Objectives: This prospective, single-arm, open-label, multicentre phase IV (postmarketing surveillance) study determined time to resolution of key symptoms and return to normal activities in adults with acute bacterial maxillary sinusitis treated with moxifloxacin 400 mg qd for 10 days. The study also assessed whether responses to the Sino-Nasal Outcome Test-16 (SNOT-16) questionnaire [not yet validated for acute bacterial sinusitis (ABS)] accurately reflect clinical findings in these patients.
Methods: Adults with a clinical diagnosis of acute bacterial maxillary sinusitis with signs/symptoms present for > or = 7 but < 28 days took part. Patients were evaluated bacteriologically and clinically on day 1 (pretherapy), days 2-4 and 10-13 (test of cure), for bacterial presence and improvement/resolution of the signs/symptoms of acute bacterial maxillary sinusitis. They completed SNOT-16 and Activity Impairment Assessment questionnaires daily, before receiving moxifloxacin, until day 10.
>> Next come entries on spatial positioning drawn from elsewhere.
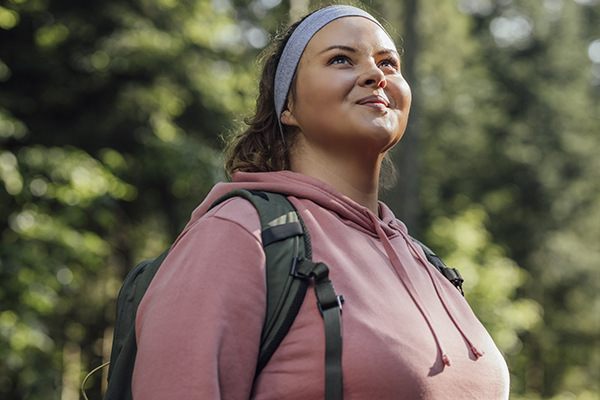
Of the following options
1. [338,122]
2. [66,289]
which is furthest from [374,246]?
[66,289]

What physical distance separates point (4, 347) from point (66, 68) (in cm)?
456

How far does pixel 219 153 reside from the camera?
7469 millimetres

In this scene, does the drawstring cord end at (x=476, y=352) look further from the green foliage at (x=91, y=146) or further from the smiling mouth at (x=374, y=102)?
the green foliage at (x=91, y=146)

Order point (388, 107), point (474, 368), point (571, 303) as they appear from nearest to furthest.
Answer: point (474, 368), point (388, 107), point (571, 303)

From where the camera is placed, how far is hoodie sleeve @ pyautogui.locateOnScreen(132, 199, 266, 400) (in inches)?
47.2

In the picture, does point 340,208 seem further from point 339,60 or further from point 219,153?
point 219,153

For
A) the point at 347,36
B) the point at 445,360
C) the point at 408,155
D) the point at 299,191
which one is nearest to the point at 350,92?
the point at 347,36

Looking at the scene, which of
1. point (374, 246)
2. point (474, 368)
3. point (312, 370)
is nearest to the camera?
point (312, 370)

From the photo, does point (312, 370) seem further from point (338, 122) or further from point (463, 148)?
point (463, 148)

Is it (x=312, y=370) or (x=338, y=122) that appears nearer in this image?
(x=312, y=370)

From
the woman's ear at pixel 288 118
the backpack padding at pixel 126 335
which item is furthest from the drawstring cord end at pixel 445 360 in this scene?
the woman's ear at pixel 288 118

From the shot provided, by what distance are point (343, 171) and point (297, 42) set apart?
1.52 ft

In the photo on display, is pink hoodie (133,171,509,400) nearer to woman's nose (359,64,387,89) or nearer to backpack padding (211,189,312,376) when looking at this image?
backpack padding (211,189,312,376)

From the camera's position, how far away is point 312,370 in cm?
130
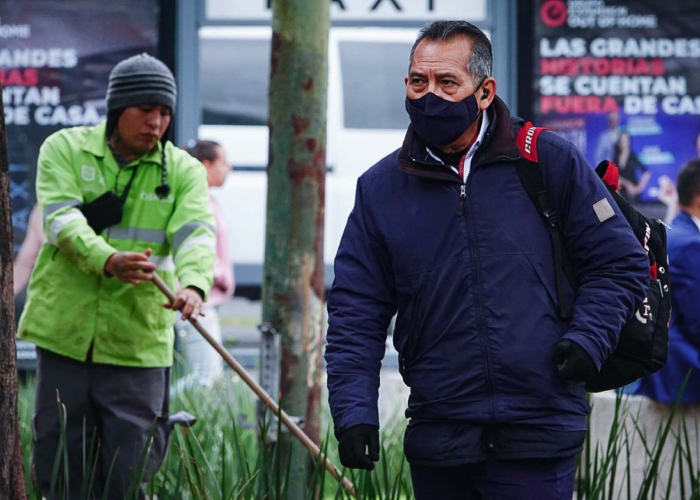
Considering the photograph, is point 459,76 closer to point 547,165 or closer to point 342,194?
point 547,165

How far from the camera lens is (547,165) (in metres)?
3.21

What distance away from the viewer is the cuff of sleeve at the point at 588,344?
3.02 m

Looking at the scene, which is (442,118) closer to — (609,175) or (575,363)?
(609,175)

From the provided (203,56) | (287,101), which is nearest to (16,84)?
(203,56)

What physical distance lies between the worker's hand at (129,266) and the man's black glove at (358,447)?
4.57ft

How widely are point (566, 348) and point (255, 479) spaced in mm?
1156

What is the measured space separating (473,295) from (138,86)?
6.36 ft

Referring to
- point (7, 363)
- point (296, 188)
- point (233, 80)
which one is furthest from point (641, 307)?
point (233, 80)

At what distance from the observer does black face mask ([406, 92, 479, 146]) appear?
3232 millimetres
Results: In both the bacteriologically and clinically evaluable populations, over 85% of patients showed clinical improvement by day 2, rising to over 96% by day 4. Pretherapy, according to the SNOT-16 questionnaire, almost all of the bacteriologically evaluable patients reported facial pain/pressure but this proportion had fallen to below 50% by day 4. In the bacteriologically evaluable population, 32/42 (76%) patients reported an improvement in facial pain/pressure from the pretherapy visit to day 4. Of patients showing improvement, 50% improved from 'moderate-to-severe facial pain' at pretherapy to 'no problem' at day 4. At day 4, 45-50% of patients reported impairment of normal activities, compared with 79-88% pretherapy.
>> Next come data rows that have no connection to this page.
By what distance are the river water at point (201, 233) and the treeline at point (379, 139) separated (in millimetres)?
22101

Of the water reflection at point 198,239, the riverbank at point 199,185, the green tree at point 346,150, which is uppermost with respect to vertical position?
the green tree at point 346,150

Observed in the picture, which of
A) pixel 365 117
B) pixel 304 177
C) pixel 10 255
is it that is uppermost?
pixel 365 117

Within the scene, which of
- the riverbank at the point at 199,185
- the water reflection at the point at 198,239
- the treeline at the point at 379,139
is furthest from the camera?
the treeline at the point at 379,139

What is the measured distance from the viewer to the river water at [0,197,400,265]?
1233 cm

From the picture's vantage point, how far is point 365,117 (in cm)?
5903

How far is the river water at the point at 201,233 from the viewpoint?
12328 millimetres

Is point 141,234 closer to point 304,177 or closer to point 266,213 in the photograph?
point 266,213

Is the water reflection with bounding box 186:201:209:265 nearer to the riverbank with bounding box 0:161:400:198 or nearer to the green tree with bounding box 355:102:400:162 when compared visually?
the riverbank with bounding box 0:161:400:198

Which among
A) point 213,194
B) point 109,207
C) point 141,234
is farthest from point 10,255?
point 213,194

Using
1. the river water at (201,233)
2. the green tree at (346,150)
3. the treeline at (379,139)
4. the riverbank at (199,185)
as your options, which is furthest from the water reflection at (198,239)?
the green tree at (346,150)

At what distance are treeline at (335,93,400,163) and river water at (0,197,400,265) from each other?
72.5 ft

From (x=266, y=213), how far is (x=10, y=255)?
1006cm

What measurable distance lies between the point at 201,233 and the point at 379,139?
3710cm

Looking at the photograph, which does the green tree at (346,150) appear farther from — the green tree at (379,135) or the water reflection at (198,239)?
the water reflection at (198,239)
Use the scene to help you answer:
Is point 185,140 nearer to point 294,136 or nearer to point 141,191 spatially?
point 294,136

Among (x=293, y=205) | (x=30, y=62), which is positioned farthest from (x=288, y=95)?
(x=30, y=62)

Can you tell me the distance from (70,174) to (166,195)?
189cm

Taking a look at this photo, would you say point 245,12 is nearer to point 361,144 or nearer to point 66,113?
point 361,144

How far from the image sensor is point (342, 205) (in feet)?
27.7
Conclusions: Moxifloxacin rapidly improves the signs and symptoms of acute bacterial maxillary sinusitis and results in clinical cure in most patients. Responses to the SNOT-16 questionnaire accurately reflected clinical assessments, indicating that when fully validated the SNOT-16 questionnaire may be a valuable tool for the assessment of patient outcomes in ABS.